Republican Power and Evangelical Influence
At stake are not just hundreds of state legislative seats, but also control of the House of Representatives, which Republicans currently hold by a 45-seat margin.
The most shocking case is playing out right now in Pennsylvania, where Republican lawmakers in 2011 created maps so skewed that when Democrats won a majority of the popular vote the following year, it translated into only five of the state’s 18 congressional seats.
But when the Pennsylvania Supreme Court struck down the districts, the Republicans were ready. After their appeal to the US Supreme Court was struck down by none other than Samuel Alito, they moved against the elected Pennsylvania judges:
A Republican legislator this week moved to impeach the five Pennsylvania justices who voted to strike down the maps, on the grounds that they “engaged in misbehavior in office.”
And if Pennsylvania sounds bad, how about North Carolina, where electors put a Democrat, Roy Cooper, into the state house as Governor, only to have the gerrymandered state legislature quickly strip the office of as many powers as possible before Cooper took office.
Democracy in America? Not going terribly well, it would seem.
2. Meanwhile, evangelicals continue to parade their support of Donald Trump.
America's fundamentalist protestant Christians have a habit of preferring non-religious presidents like Ronald Reagan and Donald Trump, both divorcees who could hardly be seen as exemplars of Christian teaching on marriage. In Trump, they have managed to find a leader to support who has committed serial ethics violations, engages in abusive personal tweets, and can rarely be found holding to truth.

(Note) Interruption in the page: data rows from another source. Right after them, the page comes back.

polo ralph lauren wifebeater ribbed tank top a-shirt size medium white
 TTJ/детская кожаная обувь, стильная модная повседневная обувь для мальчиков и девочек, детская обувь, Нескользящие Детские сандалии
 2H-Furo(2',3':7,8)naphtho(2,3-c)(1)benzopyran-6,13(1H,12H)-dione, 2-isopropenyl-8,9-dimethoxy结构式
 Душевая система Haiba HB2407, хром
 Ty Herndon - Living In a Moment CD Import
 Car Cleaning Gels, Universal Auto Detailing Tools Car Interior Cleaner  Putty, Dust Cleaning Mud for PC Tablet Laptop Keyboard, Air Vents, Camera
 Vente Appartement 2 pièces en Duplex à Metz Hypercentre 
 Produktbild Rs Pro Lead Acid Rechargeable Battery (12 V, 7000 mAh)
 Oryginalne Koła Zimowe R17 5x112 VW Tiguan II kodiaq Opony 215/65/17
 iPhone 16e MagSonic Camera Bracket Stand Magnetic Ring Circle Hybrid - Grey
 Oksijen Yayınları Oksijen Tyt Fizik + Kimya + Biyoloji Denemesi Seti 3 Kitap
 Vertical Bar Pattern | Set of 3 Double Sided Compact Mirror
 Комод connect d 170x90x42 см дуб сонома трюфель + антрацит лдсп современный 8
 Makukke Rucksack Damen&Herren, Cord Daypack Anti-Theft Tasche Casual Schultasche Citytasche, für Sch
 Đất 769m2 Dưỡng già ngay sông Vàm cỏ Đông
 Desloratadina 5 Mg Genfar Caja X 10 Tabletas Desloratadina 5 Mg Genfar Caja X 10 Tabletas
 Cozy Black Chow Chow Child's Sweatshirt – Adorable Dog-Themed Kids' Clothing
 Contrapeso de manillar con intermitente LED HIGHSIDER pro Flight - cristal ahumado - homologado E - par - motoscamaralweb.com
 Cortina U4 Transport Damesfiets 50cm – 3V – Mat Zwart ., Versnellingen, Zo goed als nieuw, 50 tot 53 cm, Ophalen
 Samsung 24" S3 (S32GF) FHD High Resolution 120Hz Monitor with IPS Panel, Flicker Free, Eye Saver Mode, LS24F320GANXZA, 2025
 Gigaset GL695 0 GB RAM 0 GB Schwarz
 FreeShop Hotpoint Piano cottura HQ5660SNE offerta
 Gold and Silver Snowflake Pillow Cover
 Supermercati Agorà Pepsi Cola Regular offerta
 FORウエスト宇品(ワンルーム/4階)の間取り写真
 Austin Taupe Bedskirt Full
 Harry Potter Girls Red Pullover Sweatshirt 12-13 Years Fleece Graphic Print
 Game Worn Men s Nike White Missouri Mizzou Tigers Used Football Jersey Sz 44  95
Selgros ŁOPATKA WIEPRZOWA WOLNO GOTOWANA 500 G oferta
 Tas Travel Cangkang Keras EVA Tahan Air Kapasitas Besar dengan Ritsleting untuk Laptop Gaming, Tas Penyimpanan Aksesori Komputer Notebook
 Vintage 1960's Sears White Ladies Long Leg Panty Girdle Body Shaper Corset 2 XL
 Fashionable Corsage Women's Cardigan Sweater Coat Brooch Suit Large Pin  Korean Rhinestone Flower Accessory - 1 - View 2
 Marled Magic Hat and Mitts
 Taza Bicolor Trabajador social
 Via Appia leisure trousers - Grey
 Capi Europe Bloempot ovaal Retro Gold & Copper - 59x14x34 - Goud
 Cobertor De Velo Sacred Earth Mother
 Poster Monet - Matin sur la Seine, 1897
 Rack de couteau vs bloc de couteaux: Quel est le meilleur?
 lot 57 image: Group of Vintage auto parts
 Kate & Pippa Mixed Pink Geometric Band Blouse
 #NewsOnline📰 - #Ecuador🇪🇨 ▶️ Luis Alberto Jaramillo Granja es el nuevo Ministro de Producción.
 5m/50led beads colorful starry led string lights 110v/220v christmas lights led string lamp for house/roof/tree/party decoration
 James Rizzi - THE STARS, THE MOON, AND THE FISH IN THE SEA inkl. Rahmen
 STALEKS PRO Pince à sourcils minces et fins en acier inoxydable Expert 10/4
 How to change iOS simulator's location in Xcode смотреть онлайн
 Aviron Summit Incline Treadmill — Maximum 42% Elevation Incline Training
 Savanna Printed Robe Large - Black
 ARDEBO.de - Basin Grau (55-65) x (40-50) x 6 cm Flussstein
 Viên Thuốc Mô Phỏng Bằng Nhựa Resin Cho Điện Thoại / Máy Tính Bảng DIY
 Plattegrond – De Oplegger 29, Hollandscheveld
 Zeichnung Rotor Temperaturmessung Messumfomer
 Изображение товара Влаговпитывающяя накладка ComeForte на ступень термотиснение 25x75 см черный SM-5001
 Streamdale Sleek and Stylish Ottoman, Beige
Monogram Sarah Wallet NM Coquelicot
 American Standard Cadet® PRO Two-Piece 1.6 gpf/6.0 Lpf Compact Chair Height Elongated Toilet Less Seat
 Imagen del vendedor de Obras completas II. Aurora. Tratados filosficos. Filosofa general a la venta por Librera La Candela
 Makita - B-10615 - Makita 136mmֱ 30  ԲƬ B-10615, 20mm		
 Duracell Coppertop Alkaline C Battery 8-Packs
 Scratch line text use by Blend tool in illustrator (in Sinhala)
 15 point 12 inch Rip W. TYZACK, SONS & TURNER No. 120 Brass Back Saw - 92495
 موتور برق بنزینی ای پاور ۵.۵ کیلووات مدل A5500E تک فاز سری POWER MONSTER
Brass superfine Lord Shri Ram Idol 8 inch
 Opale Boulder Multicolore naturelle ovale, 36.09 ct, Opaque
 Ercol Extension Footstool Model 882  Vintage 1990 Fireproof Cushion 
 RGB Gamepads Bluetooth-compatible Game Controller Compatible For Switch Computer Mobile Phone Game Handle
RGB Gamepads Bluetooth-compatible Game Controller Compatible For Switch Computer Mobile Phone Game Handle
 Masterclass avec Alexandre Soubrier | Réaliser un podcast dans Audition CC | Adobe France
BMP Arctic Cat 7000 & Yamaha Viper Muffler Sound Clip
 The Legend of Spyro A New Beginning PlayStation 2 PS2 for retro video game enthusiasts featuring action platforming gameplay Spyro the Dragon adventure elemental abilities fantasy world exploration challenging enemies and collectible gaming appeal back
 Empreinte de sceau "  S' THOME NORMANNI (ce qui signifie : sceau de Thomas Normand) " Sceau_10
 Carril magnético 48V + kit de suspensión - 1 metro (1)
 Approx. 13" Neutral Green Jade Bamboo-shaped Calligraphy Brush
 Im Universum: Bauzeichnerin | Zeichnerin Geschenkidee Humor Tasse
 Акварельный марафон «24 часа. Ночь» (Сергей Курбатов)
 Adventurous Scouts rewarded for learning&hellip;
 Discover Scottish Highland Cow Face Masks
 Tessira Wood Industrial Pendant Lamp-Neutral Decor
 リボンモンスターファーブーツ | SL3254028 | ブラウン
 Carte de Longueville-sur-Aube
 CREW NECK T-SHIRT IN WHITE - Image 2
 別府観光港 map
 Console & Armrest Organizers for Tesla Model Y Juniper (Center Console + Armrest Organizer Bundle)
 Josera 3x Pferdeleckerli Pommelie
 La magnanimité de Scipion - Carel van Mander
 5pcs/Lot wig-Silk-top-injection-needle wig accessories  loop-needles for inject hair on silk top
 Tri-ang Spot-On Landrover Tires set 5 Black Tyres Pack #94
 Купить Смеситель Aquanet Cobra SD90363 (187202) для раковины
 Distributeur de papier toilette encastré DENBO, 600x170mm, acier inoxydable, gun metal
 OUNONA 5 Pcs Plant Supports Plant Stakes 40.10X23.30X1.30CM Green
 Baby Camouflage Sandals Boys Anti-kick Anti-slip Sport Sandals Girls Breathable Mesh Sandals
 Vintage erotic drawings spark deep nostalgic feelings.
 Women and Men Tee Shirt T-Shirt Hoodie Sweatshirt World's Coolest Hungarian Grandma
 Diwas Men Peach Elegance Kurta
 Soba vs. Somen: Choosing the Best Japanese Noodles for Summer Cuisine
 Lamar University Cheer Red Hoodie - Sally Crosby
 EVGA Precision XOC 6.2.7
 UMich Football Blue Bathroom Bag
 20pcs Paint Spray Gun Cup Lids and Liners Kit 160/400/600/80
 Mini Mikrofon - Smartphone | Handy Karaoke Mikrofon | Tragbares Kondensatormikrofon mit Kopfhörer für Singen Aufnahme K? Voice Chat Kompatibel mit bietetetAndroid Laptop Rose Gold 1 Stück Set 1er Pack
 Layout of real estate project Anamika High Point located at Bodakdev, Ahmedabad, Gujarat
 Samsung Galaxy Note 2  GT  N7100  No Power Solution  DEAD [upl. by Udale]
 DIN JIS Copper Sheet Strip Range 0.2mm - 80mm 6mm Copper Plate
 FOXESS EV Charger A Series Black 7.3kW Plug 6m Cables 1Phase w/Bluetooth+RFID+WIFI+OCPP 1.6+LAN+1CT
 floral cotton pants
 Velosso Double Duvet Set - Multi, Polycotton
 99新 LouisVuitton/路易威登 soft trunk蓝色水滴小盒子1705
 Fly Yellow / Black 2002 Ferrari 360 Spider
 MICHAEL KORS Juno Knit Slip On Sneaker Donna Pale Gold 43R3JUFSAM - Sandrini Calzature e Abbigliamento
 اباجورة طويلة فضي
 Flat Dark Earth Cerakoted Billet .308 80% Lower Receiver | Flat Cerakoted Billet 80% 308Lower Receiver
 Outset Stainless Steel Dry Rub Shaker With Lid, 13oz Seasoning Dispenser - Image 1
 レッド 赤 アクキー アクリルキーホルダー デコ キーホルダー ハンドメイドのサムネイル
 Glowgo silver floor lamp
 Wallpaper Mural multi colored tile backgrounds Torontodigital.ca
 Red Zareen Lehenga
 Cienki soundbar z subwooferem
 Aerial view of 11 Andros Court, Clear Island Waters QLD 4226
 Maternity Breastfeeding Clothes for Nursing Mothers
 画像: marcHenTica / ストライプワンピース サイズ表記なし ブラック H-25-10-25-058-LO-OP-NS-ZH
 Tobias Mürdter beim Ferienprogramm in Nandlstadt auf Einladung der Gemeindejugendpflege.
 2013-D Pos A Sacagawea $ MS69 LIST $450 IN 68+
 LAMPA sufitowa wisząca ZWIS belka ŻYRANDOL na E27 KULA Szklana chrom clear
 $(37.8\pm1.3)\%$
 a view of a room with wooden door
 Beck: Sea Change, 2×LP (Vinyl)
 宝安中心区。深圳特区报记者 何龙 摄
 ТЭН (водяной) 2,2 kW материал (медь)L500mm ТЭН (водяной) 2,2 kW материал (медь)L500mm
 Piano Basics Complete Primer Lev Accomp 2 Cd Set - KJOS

Evangelical leaders claim they do not want to judge Trump as an individual, not a tolerance they held towards Bill Clinton, or to any American citizens who happen to be gay.
In abandoning any moral stance whatsoever, evangelicals have at least revealed their colours as a partisan pressure group which merely holds its religious statements up as an umbrella for its political activism, rather than as a serious set of principles to live by. Atheists must be delighted at their overt outing.